● TEXT BLOCK:
—————

Minnesota universities scrambling after ICE issues new rule impacting international students
MINNEAPOLIS (FOX 9) - A new rule issued by U.S. Immigration and Custom Enforcement has the potential of sending many internatonal college students back home. On the University of St. Thomas campus, the faculty is already worried.
“This is disproportionately punitive to international students,” said Tim Lewis, the University of St. Thomas Associate Vice Provost.
The new rule announced by ICE says, “[S]tudents attending schools operating entirely online may not take a full online course load and remain in the United States.”
St. Thomas is offering a hybrid mix of in-person and online classes this fall, but the rule change affects every international student if UST suddenly has to change course.
“Say this fall the governor puts out an order that says we can’t hold classes, then we go online and under this rule every single international student would be affected and as we understand the rule, they would need to return to their home country,” said Lewis.

—————

● YOUR TASKS:
a – According to the article about the ICE rule, what kind of classes is St. Thomas offering this fall?
b – Go on with the article about the ICE rule, picking up after its last sentence.
The items after the article about the ICE rule have no role here.

Spatial grounding data
—————

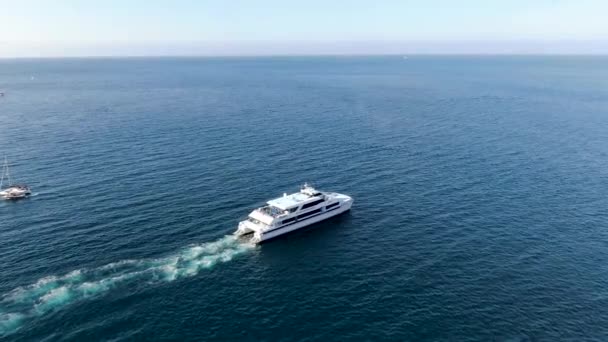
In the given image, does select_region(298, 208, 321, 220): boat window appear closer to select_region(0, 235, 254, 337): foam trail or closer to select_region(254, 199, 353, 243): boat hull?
select_region(254, 199, 353, 243): boat hull

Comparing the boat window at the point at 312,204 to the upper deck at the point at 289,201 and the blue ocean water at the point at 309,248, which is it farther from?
the blue ocean water at the point at 309,248

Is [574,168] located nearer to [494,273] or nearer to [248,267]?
[494,273]

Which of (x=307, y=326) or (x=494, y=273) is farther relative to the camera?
(x=494, y=273)

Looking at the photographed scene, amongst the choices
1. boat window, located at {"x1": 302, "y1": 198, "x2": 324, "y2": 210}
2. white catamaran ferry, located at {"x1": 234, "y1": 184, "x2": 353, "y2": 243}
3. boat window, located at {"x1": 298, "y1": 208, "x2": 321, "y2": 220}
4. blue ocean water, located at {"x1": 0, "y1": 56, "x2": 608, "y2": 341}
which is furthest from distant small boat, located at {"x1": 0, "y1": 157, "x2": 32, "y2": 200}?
boat window, located at {"x1": 302, "y1": 198, "x2": 324, "y2": 210}

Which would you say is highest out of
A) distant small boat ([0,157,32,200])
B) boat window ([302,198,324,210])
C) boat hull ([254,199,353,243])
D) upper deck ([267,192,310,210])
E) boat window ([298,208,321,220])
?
distant small boat ([0,157,32,200])

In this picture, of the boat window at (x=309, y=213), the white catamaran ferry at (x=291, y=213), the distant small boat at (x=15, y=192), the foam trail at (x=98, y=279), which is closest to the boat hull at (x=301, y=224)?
the white catamaran ferry at (x=291, y=213)

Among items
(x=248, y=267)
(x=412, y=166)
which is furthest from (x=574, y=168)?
(x=248, y=267)
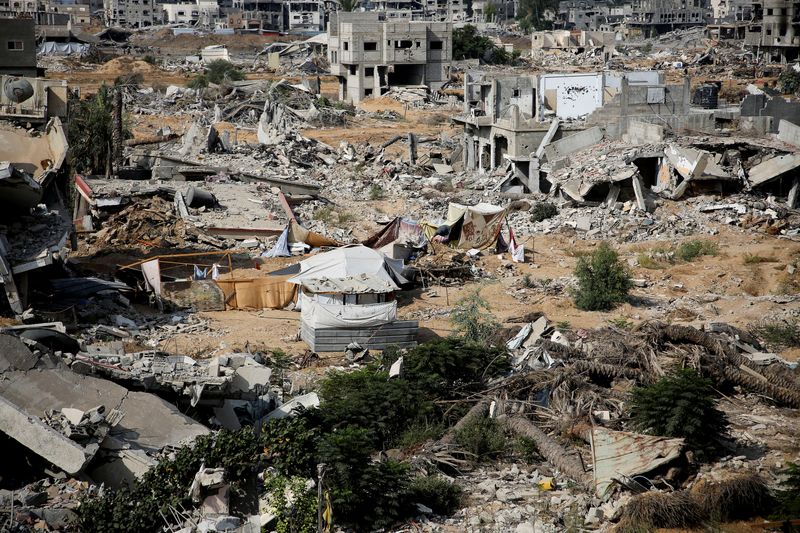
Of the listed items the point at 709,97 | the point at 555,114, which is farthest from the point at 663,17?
the point at 555,114

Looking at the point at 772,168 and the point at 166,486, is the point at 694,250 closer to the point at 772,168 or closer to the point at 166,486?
the point at 772,168

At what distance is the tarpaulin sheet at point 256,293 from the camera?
16.9m

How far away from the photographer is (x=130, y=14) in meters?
110

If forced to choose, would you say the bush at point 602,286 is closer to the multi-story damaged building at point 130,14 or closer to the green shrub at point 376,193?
the green shrub at point 376,193

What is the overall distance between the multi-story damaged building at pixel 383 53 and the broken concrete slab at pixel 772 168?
88.6ft

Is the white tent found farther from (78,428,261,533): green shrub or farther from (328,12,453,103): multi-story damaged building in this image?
(328,12,453,103): multi-story damaged building

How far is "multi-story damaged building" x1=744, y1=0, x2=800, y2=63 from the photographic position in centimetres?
5672

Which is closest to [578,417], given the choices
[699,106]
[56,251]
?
[56,251]

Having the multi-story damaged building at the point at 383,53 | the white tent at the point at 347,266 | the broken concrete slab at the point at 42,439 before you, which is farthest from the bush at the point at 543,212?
the multi-story damaged building at the point at 383,53

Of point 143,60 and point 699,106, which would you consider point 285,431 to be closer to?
point 699,106

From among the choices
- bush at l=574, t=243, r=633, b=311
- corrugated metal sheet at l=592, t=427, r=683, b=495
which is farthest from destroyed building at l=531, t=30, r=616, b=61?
corrugated metal sheet at l=592, t=427, r=683, b=495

—————

● EXERCISE RESULTS:
a – A hybrid mix of in-person and online classes.

b –
St. Thomas is working with all of its international students to move them in to in-person classes to protect them from this new ICE rule.
The University of Minnesota is also planning on a hybrid of online and in-person learning. In an online letter sent late Tuesday afternoon to students and faculty, U of M President Joan Gabel says the U will also work to shift international students into in-person classes to protect their visa status. The university stands with the international students, wrote Gabel.
“International students should not be penalized for the public health measures that the Federal Government, via the Centers for Disease Control and Prevention, and our own Minnesota Department of Health are suggesting as virus control measures,” wrote Gabel.
Macalester College has similar worries. It has 220 returning international students. A Macalester spokesman says their “hybrid model will allow all returning students to be accommodated.”
The new rule will put all colleges and universities under extreme pressure.
“This is going to drive institutions to do more in-person than they had originally planned,” said Lewis. “One of the challenges is also does is it that institutions face pressure not to go online if COVID become serious because it means all of our international students would have to go home.”
The head of the American Council on Education says, “At a time when institutions are doing everything they can to reopen our country, we need flexibility, not a step in the wrong direction.”
As Lewis points out, these are students who are needed in a global economy.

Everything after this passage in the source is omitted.